Source text -
···

Abstract
Urine Antigen Tests in the Etiological Diagnosis of Community Acquired Pneumonia - Our Experience
Marina Roksandić Milenković*, Vesna Ćeriman, Vladislav Milenković and Dragana Jovanović
Corresponding Author: Marina Roksandić Milenković, Faculty of Medicine, University of Belgrade, Serbia
Accepted: May 01st, 2020
Citation: Milenković MR, Ćeriman V, Milenković V & Jovanović D. (2020) Urine Antigen Tests in the Etiological Diagnosis of Community Acquired Pneumonia - Our Experience. J Pharm Drug Res, 3(S1): 07.
Copyrights: ©2020 Milenković MR, Ćeriman V, Milenković V & Jovanović D. This is an open-access article distributed under the terms of the Creative Commons Attribution License, which permits unrestricted use, distribution, and reproduction in any medium, provided the original author and source are credited.

···

Parts of the exercise -
[1] Please reproduce everything in the pneumonia abstract from "Copyrights: ©2020 Milenković" down to "source are credited.".
[2] State whether each statement agrees with the pneumonia abstract, answering yes or no and quoting the words that decide it: (a) The corresponding author is affiliated with the Faculty of Medicine at the University of Belgrade. (b) The article was accepted in June 2020. (c) The article is distributed under a Creative Commons Attribution License.
The lines after this have no connection to the pneumonia abstract.

Given material -

···

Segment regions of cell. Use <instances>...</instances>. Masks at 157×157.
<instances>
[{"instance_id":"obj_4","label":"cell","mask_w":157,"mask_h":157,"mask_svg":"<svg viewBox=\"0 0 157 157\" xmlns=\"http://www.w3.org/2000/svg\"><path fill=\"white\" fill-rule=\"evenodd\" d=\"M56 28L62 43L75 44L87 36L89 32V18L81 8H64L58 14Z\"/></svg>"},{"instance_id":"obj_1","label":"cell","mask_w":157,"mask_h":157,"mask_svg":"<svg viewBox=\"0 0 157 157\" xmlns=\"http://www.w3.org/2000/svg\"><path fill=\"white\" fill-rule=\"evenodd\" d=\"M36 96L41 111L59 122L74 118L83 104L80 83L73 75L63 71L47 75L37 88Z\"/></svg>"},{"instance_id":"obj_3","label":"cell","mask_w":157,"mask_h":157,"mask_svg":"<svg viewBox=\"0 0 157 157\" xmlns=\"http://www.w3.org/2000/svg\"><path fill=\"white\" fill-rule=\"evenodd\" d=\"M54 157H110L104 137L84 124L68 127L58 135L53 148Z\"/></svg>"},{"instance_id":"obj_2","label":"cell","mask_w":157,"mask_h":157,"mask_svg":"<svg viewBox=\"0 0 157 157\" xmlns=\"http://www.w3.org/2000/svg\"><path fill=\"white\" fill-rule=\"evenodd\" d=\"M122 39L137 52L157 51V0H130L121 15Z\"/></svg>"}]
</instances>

···

Solutions below -
[1]
Copyrights: ©2020 Milenković MR, Ćeriman V, Milenković V & Jovanović D. This is an open-access article distributed under the terms of the Creative Commons Attribution License, which permits unrestricted use, distribution, and reproduction in any medium, provided the original author and source are credited.

[2]
(a) Yes: "Faculty of Medicine, University of Belgrade, Serbia"
(b) No: "Accepted: May 01st, 2020"
(c) Yes: "distributed under the terms of the Creative Commons Attribution License"